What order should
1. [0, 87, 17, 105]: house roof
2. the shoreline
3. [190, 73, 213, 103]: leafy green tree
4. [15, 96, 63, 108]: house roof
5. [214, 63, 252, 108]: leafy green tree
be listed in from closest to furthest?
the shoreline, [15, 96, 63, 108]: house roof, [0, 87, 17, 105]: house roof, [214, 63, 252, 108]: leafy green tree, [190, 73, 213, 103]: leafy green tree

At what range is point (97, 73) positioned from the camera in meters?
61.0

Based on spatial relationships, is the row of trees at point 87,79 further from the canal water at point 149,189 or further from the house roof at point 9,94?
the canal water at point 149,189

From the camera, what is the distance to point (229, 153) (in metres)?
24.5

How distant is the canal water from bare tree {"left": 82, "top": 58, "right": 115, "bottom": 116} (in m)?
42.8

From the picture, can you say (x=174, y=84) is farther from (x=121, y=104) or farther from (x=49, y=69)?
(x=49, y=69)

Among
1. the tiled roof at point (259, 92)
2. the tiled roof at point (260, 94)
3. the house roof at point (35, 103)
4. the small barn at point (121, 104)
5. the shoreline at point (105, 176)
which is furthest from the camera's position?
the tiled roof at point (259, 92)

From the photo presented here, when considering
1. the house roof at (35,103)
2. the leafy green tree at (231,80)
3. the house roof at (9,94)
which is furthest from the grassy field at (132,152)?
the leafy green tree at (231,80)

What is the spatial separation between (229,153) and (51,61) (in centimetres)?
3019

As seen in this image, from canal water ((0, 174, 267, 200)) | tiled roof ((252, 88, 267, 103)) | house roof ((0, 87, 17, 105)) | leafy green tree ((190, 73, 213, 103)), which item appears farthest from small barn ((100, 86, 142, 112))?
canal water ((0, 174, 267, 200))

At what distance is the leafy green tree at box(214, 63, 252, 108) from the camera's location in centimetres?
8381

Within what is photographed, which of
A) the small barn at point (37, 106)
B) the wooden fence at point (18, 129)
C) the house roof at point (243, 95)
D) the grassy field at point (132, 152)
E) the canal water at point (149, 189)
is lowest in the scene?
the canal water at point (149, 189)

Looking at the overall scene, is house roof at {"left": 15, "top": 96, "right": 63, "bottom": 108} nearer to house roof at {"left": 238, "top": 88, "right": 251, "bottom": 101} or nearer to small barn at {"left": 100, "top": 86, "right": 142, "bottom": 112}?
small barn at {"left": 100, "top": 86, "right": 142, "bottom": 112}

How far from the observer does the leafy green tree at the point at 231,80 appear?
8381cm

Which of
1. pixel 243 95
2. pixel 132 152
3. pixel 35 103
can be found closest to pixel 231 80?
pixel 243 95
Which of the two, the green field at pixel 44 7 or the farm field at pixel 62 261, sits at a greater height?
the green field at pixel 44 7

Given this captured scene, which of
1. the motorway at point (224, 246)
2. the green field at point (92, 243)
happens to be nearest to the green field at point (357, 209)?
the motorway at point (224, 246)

· · · · ·

# [What is needed]
Generate an exact reproduction of all entries.

# [Result]
What order should
1. [0, 87, 17, 105]: house roof
2. the shoreline
3. [190, 73, 213, 103]: leafy green tree
4. [15, 96, 63, 108]: house roof
5. [214, 63, 252, 108]: leafy green tree
be listed in from closest to furthest?
the shoreline, [15, 96, 63, 108]: house roof, [0, 87, 17, 105]: house roof, [214, 63, 252, 108]: leafy green tree, [190, 73, 213, 103]: leafy green tree

At what range is point (97, 73) positioned from the camera in meters?
61.0

Based on spatial relationships, is the row of trees at point 87,79 further from the canal water at point 149,189 or further from the house roof at point 9,94?
the canal water at point 149,189

From the camera, what is the distance to point (229, 153) (in metres)?
24.5

How distant is the canal water from bare tree {"left": 82, "top": 58, "right": 115, "bottom": 116} (in m)?
42.8

From the picture, can you say (x=174, y=84) is farther from (x=121, y=104) or farther from (x=49, y=69)?
(x=49, y=69)

Among
1. the tiled roof at point (259, 92)
2. the tiled roof at point (260, 94)
3. the house roof at point (35, 103)
4. the small barn at point (121, 104)
5. the shoreline at point (105, 176)
which is furthest from the camera's position?
the tiled roof at point (259, 92)

From the photo presented here, when considering
1. the house roof at (35,103)
2. the leafy green tree at (231,80)
3. the house roof at (9,94)
which is furthest from the grassy field at (132,152)?
the leafy green tree at (231,80)

What is the spatial separation between (229,153) and (51,61) (in centimetres)?
3019

As seen in this image, from canal water ((0, 174, 267, 200)) | tiled roof ((252, 88, 267, 103)) | house roof ((0, 87, 17, 105)) | leafy green tree ((190, 73, 213, 103)), which item appears farthest from small barn ((100, 86, 142, 112))?
canal water ((0, 174, 267, 200))

At what distance is the leafy green tree at box(214, 63, 252, 108) from the camera's location in centimetres?
8381

Within what is photographed, which of
A) the small barn at point (37, 106)
B) the wooden fence at point (18, 129)
C) the house roof at point (243, 95)
D) the grassy field at point (132, 152)
E) the canal water at point (149, 189)
is lowest in the scene?
the canal water at point (149, 189)

Looking at the overall scene, is house roof at {"left": 15, "top": 96, "right": 63, "bottom": 108} nearer to house roof at {"left": 238, "top": 88, "right": 251, "bottom": 101} or nearer to small barn at {"left": 100, "top": 86, "right": 142, "bottom": 112}?
small barn at {"left": 100, "top": 86, "right": 142, "bottom": 112}

How far from the observer does the leafy green tree at the point at 231,80 appear?
8381cm

Which of
1. pixel 243 95
2. pixel 132 152
3. pixel 35 103
can be found closest to pixel 231 80?
pixel 243 95
Which of the two, the green field at pixel 44 7 or the farm field at pixel 62 261, sits at a greater height?
the green field at pixel 44 7

Given this captured scene, which of
1. the motorway at point (224, 246)
2. the green field at point (92, 243)
happens to be nearest to the green field at point (357, 209)?
the motorway at point (224, 246)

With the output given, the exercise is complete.